Соломенная любовь
Шрифт:
Этот комок обиды до сих пор торчит как кость в горле. И его невозможно проглотить! Как только что-то не так, он тут как тут, этот острый сгусток душевной боли.
И сейчас то же самое состояние. Душевная боль не рассасывается и никуда не девается. Она просто затихает на время.
Лиза шла следом за матерью, и не было в душе ненависти к ней. Только жалость. Жалость к близкому человеку.
Страница из дневника Элизы:
«…В тот день я смотрела на мать и вдруг меня осенила мысль: а ведь мама ещё молода! И красива! Она могла бы нравиться
Почему же я считаю маму старой? И, причём, уже давно! А ведь родителям нет ещё и сорока пяти лет. Поженились они рано. Им не было и двадцати лет. И все эти годы мучили друг друга.
Почему не разводились? Не дали свободу друг другу? Из-за нас, детей? А разве детям от этого лучше? Разве они дали нам свободу душевную и физическую? Нет. Ничего этого я не смогла получить ни в детстве, ни в юности.

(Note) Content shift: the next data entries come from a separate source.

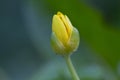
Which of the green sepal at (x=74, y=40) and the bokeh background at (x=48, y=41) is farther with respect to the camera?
the bokeh background at (x=48, y=41)

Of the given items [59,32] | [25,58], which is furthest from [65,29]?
[25,58]

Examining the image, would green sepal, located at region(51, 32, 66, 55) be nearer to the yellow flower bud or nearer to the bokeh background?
the yellow flower bud

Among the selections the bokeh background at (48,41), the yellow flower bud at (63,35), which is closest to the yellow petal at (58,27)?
the yellow flower bud at (63,35)

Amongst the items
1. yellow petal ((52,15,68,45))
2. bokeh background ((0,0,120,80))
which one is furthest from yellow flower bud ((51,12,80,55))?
bokeh background ((0,0,120,80))

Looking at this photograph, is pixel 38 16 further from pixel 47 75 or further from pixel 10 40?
pixel 10 40

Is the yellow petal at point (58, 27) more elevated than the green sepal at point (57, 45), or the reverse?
the yellow petal at point (58, 27)

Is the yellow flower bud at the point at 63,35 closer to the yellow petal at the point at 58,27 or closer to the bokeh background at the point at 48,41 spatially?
the yellow petal at the point at 58,27
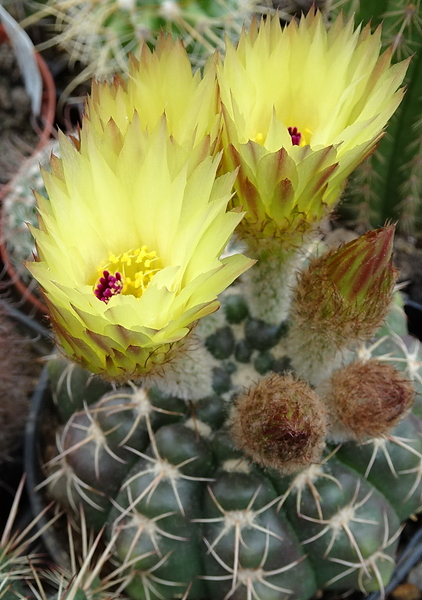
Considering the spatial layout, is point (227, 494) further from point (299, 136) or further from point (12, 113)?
point (12, 113)

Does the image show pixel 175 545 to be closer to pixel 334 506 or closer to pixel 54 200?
pixel 334 506

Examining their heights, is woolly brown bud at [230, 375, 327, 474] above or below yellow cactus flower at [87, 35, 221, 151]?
below

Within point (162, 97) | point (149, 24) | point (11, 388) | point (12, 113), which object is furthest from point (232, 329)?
point (12, 113)

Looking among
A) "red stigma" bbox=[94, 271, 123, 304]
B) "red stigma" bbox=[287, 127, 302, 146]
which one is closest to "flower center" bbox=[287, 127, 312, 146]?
"red stigma" bbox=[287, 127, 302, 146]

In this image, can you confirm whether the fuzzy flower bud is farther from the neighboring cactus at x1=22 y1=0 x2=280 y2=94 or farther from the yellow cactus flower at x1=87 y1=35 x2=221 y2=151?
the neighboring cactus at x1=22 y1=0 x2=280 y2=94

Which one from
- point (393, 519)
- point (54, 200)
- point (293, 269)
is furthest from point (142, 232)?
point (393, 519)

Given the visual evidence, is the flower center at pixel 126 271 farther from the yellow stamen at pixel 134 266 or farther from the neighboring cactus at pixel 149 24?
the neighboring cactus at pixel 149 24
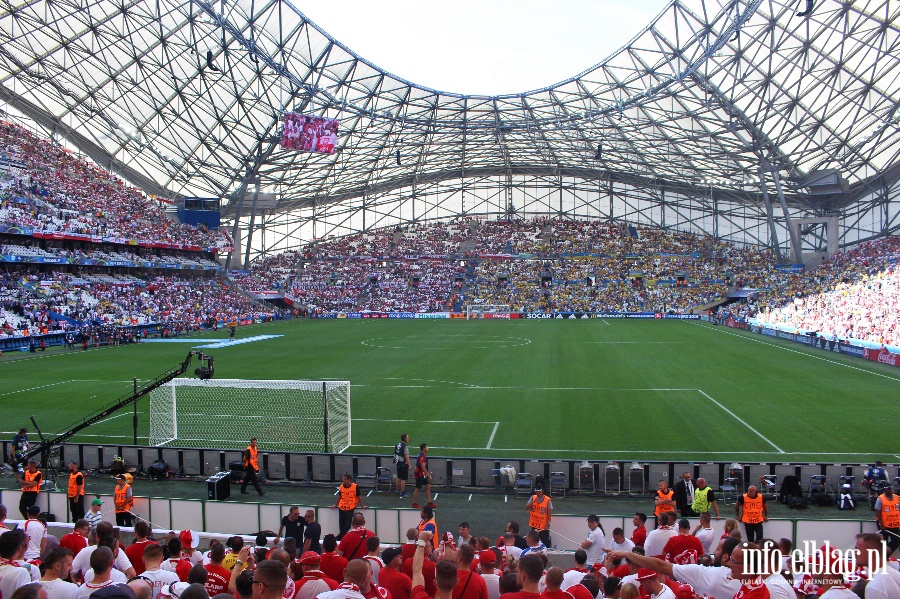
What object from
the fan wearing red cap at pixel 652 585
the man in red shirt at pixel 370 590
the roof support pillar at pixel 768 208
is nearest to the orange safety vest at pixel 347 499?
the man in red shirt at pixel 370 590

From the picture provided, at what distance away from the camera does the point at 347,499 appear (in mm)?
12086

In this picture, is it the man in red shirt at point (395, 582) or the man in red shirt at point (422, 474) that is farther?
the man in red shirt at point (422, 474)

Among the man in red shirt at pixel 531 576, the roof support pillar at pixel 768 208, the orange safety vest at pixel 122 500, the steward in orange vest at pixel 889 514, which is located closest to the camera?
the man in red shirt at pixel 531 576

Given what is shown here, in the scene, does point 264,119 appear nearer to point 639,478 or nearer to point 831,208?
point 639,478

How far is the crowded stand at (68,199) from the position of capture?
53.3 meters

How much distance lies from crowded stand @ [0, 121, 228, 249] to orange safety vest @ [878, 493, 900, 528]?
5612cm

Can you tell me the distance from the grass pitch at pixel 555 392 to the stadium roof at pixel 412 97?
1996 centimetres

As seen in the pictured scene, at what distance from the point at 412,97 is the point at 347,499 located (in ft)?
176

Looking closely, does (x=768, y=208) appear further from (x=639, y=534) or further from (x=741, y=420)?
(x=639, y=534)

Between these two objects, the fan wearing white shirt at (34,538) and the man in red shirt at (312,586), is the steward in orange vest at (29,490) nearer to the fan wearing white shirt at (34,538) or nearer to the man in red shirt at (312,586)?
the fan wearing white shirt at (34,538)

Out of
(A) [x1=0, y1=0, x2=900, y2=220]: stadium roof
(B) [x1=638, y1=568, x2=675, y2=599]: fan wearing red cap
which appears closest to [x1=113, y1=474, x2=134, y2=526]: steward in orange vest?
(B) [x1=638, y1=568, x2=675, y2=599]: fan wearing red cap

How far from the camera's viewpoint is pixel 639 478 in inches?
589

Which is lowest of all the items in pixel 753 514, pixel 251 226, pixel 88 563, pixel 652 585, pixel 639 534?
pixel 753 514

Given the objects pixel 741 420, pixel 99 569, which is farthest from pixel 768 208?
pixel 99 569
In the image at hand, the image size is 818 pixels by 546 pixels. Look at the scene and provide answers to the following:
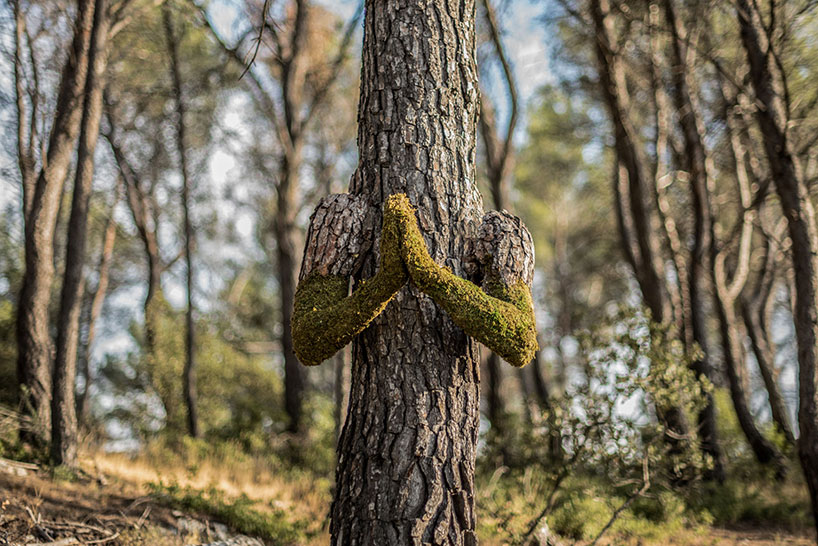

И даже сейчас, когда я намного старше их, и их нет уже в этом мире, они держат меня, не отпускают…
Может быть это происходит от того, что я мало времени уделяла им и не до конца понимала своих родителей? Чего-то не увидела, чего-то не разглядела. И чувство вины не проходит, или я держу его в себе искусственно. Просто привыкла мучить себя».
Глава 2.
1985 год, Благовещенск
«В который раз читаю драму Александра Островского «Гроза», Сколько раз не читай классику, с каждым разом она открывается по-новому, иначе! Замечаешь детали, невидимые раньше, лучше понимаешь диалоги героев, иначе открывается замысел классика». – Лиза отложила книгу в сторону. Несколько минут размышляла над прочитанным текстом. «В школе я терпеть не могла пьесы. Читать их скучно, сложно. А теперь перечитываю с удовольствием. Странно…»
Её мысли прервал отец. Он принёс в комнату дочери телефонный аппарат.
– Дочка, тебя к телефону, – тихо произнёс отец, подавая дочери трубку. Уходя, зацепился за длинный телефонный провод, тихо выругался.
– Спасибо папа, аккуратнее, тебе помочь? – забеспокоилась Лиза, положив трубку телефона на стол.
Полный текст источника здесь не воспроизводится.